4-27, world is flat- duh!


4-27
Once in a while a date sticks out as the “overbooked” day. 4/27 is one, and this upcoming Wednesday is another. Why, oh Gods of Scheduling, does this happen? What is so special about that Thursday, and this Wednesday? Hmmm.

world is flat- duh!

Office mate’s friend has quit software engineering in Hydrabad, India (my spelling sorry if bad) to work on a novel. His sounds better than mine. This Saturday at my book club, I plan on bringing up this friend as a (somewhat pointless) example to the boring, anectdotal, and out-of-date book, Friedman’s The World is Flat. I am being induced by my book club to read it. I wanted to read Work as Theater, but no, they wanted some journalists version of technology and economy. My objections? Well, so far it has not told me anything I don’t know already (and I don’t know much), and, it has positions that are from interviews with one person, which you may disagree with but can’t refute, as it’s just an interview, and not a set of evidence, historical or otherwise, to really back up his sweeping statements.

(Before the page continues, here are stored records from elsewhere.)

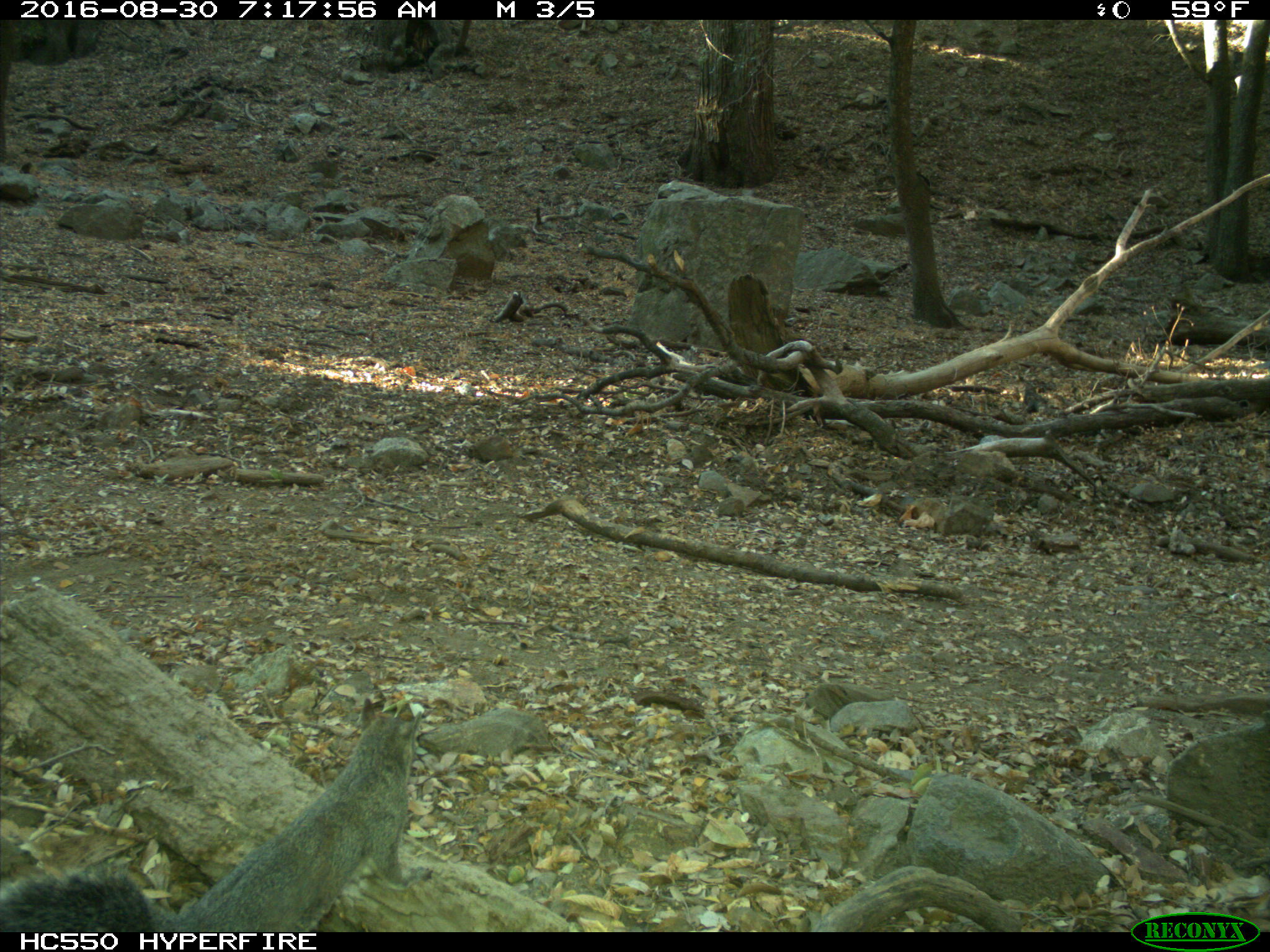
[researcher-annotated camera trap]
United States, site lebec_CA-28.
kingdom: Animalia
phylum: Chordata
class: Mammalia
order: Rodentia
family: Sciuridae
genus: Sciurus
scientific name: Sciurus carolinensis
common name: eastern gray squirrel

For example: somewhat ironically, on the chapter on collaborative, open-source systems, he mentions a period and a group of people I’m passingly familiar with, but he interviews only one guy, and not anyone else. That’s not very collaborative! Also, he defines things by “looking them up on the web” without mentioning the credentials of the site as related to what he’s looking up. Kind of naive, and a lot of his comments are kind of naive too. Can poeple really write stuff like this and get it published? Amazing. His international “flat” insights seem more like an IBM ad about being worldwide than anything resoundingly deeper. Going back to my friend whose friend is also writing a novel, half a world away, on similar topics to mine- that was occuring before, it’s just that now, I know about it. And I can email him. And we can be writing buddies. But what does that mean, beyond that? He doesn’t go there.

Maybe later on in the book I’ll come to something relevant. I feel like a h.s. sophomore with the green fields calling and a frisbee sailing by, but no, he has to study trigonometry.